A Penn provost selected something very near this, our current school motto, in 1756. Twenty years later, on July 4, 1776, a similar message was inscribed in the Declaration of Independence.

While the Penn motto asserts only that immoral laws are useless, however, the Declaration goes a step further, insisting that a rule that is unjust should be fought rather than followed. The document enumerates as self-evident truth not only every man’s equal right to life, liberty and the pursuit of happiness, but also that governments exist to secure that right, and “that whenever any Form of Government becomes destructive of these ends, it is the Right of the People to alter or to abolish it.”

The men who wrote those words were far from perfect, as we well know. Many of them owned slaves, and voted for that right. Most, if not all, of them believed that citizenship should be a privilege reserved to a select few. They routinely voted, argued and wrote against the extension of rights to the poor, the non-white and the female people that constituted the majority of the nation’s residents.
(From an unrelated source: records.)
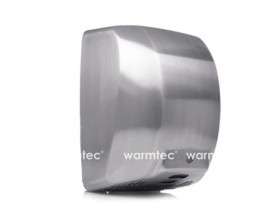 Suszarka do rąk MaxFlow Stal mat 1800 W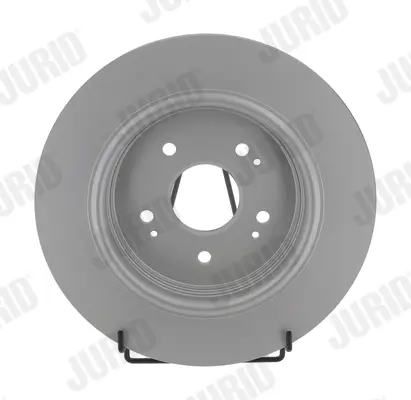Bremsscheibe Hinterachse JURID 563835JC Bild Bremsscheibe Hinterachse JURID 563835JC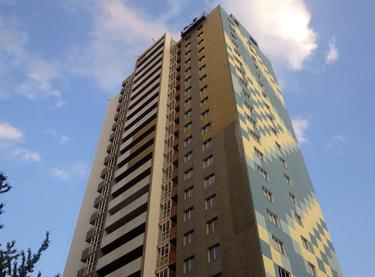 Статус будівництва ЖК Вишиванка Будинок 1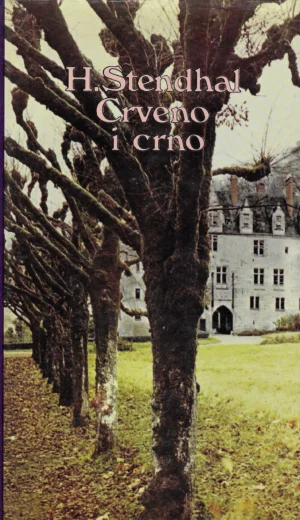 H.Stendhal : Crveno i crno
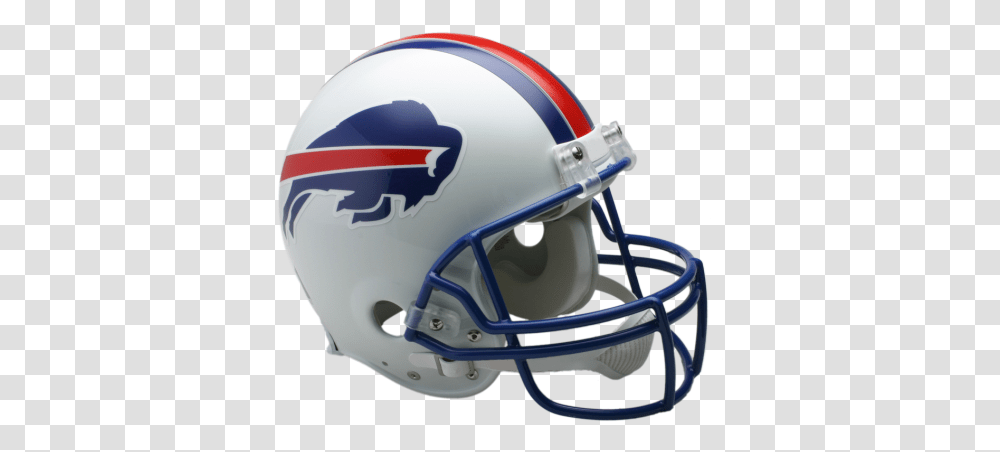 Download Buffalo Bills Helmet Football Helmet Bills, Clothing, Apparel, American Football, Team Sport Transparent Png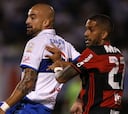 Salas define formación ante Flamengo con Silva incluido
The country they founded is far from perfect, too. Two hundred and thirty-nine years after the Founding Fathers issued the Declaration of Independence, we are still fighting to correct the glaring imperfections of the system they erected. As Americans we inherit a legacy of injustice, oppression and inequality that cannot be overlooked.

But we also inherit a founding idea that is more perfect than the men or the moment that gave it a voice. The idea that we can and should change the laws we find unjust, unequal or immoral. That we have the right to question powerful people and institutions, and long-standing traditions and systems. That we must keep fighting to be happy and equal and free.
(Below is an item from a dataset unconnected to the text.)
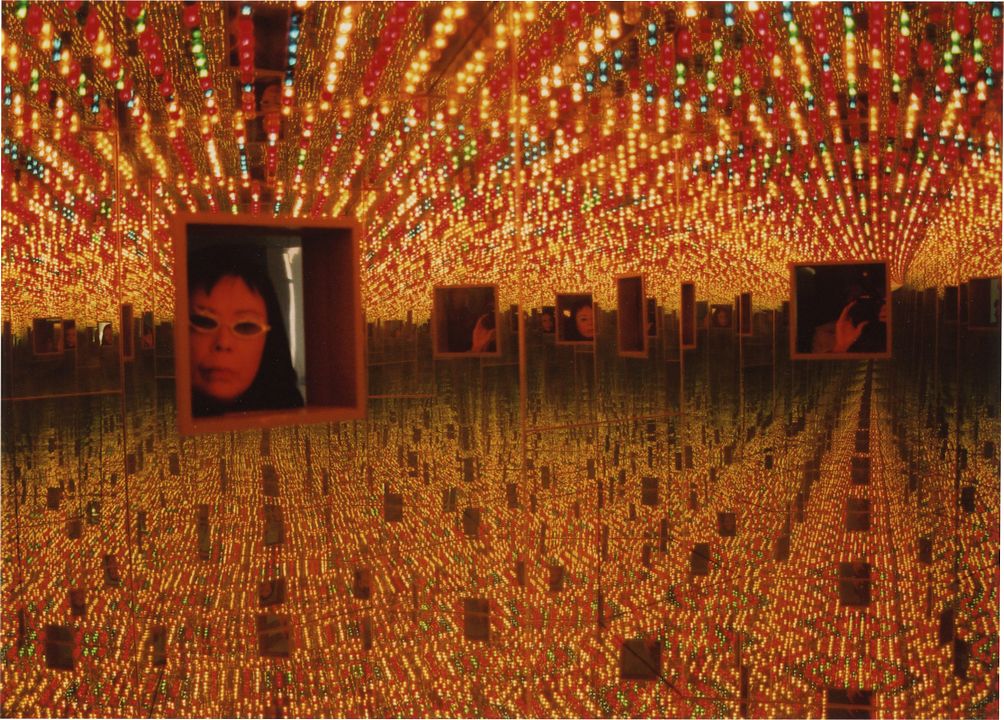 Kusama - Infinito : Fotos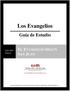 Los Evangelios. Guía de Estudio by Third Millennium Ministries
I am still hurting, as so many of us are, over the violence, the terror and the tragedy of recent weeks — and, still, of recent and not-so-recent years. I am often discouraged by the hills that we have left to climb, the battles that we have yet to fight. But I am also proud. Two weeks ago the Supreme Court struck down laws prohibiting same-sex marriage all around the country, delivering a victory for an LGBTQ community that has long fought — and is still fighting — to be recognized and treated as fully human. Then, last weekend, the women’s national soccer team won the World Cup for a record third time, validating the struggle for equality in athletic opportunity that American women waged and won in the passage of Title IX. Because after 239 years, we are still fighting. We are still breaking down the walls that would hold us back. We are still free to fight.

It is our ability to remake ourselves in the face of our great errors and injustices that makes us who we are, and that makes me most proud to be here. To be young. To be a Penn student. And to be an American.

The Fourth of July, and what it commemorates, serves as a reminder that laws without morals are useless, and that unjust rules should be fought. In the midst of the ongoing arguments over the country’s founding principles — the long-held definition of marriage, the heritage represented by the Confederate flag and the best way to move forward as a nation — that idea is something we must hold onto.

So much of who we are, what we have and how we live has been passed down or prescribed for us by external forces. We are all shaped by histories and systems that we didn’t create or choose for ourselves. But as we become adults, as we work to find our places in this country and this world, we must not allow the things we inherit to lead us blindly into unkindness or ignorance. We must instead do our best to carve a better world for ourselves out of what we’ve been given. We must never stop questioning the morality of the systems we live within; we must never stop fighting the immorality we find there.

The day we stop is the day we should no longer be proud to be here.